→ PROBLEMS TO SOLVE
1 > Copy out the rows from the line containing "How far away is point (115, 130)" through the last row, inclusive, reproducing each line without any change.
2 > Carry the passage on Joe Dallesandro's early career forward from its final sentence.

→ DOCUMENT SEGMENT
□ □ □ □ □

He escaped from Camp Cass after three months and hitchhiked with a friend across country, first down to Juarez, Mexico, where they lived for a spell in a cave, then back up to Los Angeles, where Joe was to find himself the object of particular attention…from other men. He was offered money to pose nude for a little magazine called Physique Pictorial, ostensibly a physical culture and bodybuilding publication, but surely intended for consumption by a gay clientele and run by Bob Mizer, who photographed thousands of young men in tiny posing straps or in the altogether at his compound in LA from 1945-1993. Joe was to become one of Mizer’s most famous models after the fact.

As a teen, Joe realized that he could use his good looks to his advantage, though he maintains he never saw himself as particularly attractive, only allowed others to see him as they wanted to see him. He did nude photos for several photographers in the mid-sixties, but was back in New York, unhappily married, and all of 18 when he literally walked into his completely unanticipated career. While visiting a friend in the Village, he heard that the “Campbell’s Soup” guy was making a movie in one of the apartments and so he and the fellas went to watch.

The door was open. The boys poked their heads in and the camera was running…and pointed in their direction. Joe Dallesandro’s first entrance was quite literally that. Andy Warhol and Paul Morrissey were shooting footage for one of their marathon films and weren’t having much luck getting anything they liked. It was Morrissey who then suggested that Joe, the most picturesque of the bunch, step into the scene. Warhol agreed. Joe was approached and decided to get involved. “It looked like a home movie,” he recalled. Already aware that men liked to photograph him, he was perfectly willing to have a go, even when they asked him to strip down to his underwear and wrestle the male lead.

A year later, his footage was included in the 86-minute extract now titled Loves of Ondine (1968), and there was Joe Dallesandro in his jockey shorts smack dab in the middle of the film’s ad in The Village Voice. His 23-minute improvised scene prompted Variety to note: “This Joe Dallesandro is good-looking enough and natural acting enough to have a showbiz career beyond Warhol.”

□ □ □ □ □

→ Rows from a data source
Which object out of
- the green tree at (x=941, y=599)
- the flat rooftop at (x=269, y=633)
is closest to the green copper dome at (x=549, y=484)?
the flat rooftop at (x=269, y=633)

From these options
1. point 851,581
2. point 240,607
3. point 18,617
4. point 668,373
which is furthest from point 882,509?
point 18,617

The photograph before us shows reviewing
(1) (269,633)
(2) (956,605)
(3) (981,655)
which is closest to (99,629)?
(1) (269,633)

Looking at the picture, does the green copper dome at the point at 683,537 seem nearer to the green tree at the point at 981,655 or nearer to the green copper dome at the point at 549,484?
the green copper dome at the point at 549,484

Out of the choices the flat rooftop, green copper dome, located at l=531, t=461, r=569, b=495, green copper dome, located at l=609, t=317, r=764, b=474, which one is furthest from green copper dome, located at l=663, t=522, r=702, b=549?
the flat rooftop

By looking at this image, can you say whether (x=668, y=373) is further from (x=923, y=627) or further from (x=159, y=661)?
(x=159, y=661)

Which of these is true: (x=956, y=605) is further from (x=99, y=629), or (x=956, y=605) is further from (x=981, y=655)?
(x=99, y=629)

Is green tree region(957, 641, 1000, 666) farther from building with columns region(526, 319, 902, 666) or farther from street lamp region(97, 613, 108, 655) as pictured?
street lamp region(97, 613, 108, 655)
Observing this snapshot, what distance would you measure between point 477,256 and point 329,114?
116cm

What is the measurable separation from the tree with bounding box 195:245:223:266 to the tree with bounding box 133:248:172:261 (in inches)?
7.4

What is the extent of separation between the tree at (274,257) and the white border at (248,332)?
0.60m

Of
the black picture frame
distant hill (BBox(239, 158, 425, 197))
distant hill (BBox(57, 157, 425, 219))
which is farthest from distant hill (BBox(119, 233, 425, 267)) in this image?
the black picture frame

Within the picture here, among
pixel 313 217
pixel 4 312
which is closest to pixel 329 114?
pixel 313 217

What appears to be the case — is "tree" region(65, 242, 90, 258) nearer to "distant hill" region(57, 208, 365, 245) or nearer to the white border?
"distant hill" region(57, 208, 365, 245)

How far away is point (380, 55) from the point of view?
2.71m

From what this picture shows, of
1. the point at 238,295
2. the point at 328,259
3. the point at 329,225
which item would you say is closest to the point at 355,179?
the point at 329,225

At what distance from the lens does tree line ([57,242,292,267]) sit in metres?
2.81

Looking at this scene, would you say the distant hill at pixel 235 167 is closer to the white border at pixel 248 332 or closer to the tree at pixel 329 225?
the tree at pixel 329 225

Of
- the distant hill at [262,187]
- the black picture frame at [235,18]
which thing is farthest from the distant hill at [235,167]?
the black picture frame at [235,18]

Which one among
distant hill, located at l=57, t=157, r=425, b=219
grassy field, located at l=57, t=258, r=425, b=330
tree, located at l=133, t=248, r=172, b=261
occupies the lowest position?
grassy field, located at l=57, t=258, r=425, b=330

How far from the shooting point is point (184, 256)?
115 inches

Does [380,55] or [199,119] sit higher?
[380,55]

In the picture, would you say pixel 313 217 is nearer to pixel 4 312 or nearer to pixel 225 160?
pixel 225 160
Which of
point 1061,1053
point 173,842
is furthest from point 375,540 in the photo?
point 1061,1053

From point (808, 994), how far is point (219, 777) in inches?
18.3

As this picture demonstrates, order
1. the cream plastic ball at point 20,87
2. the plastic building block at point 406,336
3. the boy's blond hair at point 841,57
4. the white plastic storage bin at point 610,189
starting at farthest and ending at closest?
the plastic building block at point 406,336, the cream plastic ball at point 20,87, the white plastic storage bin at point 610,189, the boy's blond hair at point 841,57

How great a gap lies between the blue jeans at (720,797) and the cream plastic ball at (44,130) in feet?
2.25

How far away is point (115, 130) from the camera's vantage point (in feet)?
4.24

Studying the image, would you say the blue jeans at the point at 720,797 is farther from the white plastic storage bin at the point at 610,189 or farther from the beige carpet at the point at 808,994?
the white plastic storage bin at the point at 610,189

□ □ □ □ □

→ EXERCISE ANSWERS
1 >
How far away is point (115, 130) from the camera's vantage point (in feet)?
4.24

Studying the image, would you say the blue jeans at the point at 720,797 is farther from the white plastic storage bin at the point at 610,189 or farther from the beige carpet at the point at 808,994?
the white plastic storage bin at the point at 610,189

2 >
Beyond Warhol at the time meant Paul Morrissey, because it was Morrissey who tapped into the qualities of this young street kid and became his mentor. Joe wasn’t a talker by nature. Andy liked talkers. Though Joe would play key roles in both Warhol’s Lonesome Cowboys (1969), which was investigated by the FBI for rumors of an on-screen rape and obscenity, and San Diego Surf (1968), the only Warhol feature never released, it’s unlikely he would have come to fruition had it not been for Morrissey’s keen eye for faces.

Three films, Morrissey’s critically-acclaimed Trilogy, managed to bring the underground to the cultural surface. Flesh (1968) tells the story of a day in the life of a male hustler. (Midnight Cowboy was in production and Warhol and Morrissey beat it to the punch.) The flesh of the title belongs to Joe and we’ll see plenty of it before this day is out. It’s somehow appropriate that the first extensive full-frontal nudity by a male in the movies should come from a man whose beauty is objectified and desired by all who see it. It’s also instructive that it can be yours for a price. For both female and gay audiences, the first gorgeous naked man they could lay eyes on at the cinema was also a liberating icon. With Joe there was a slight androgyny, but a distinct ambiguity about his sexuality.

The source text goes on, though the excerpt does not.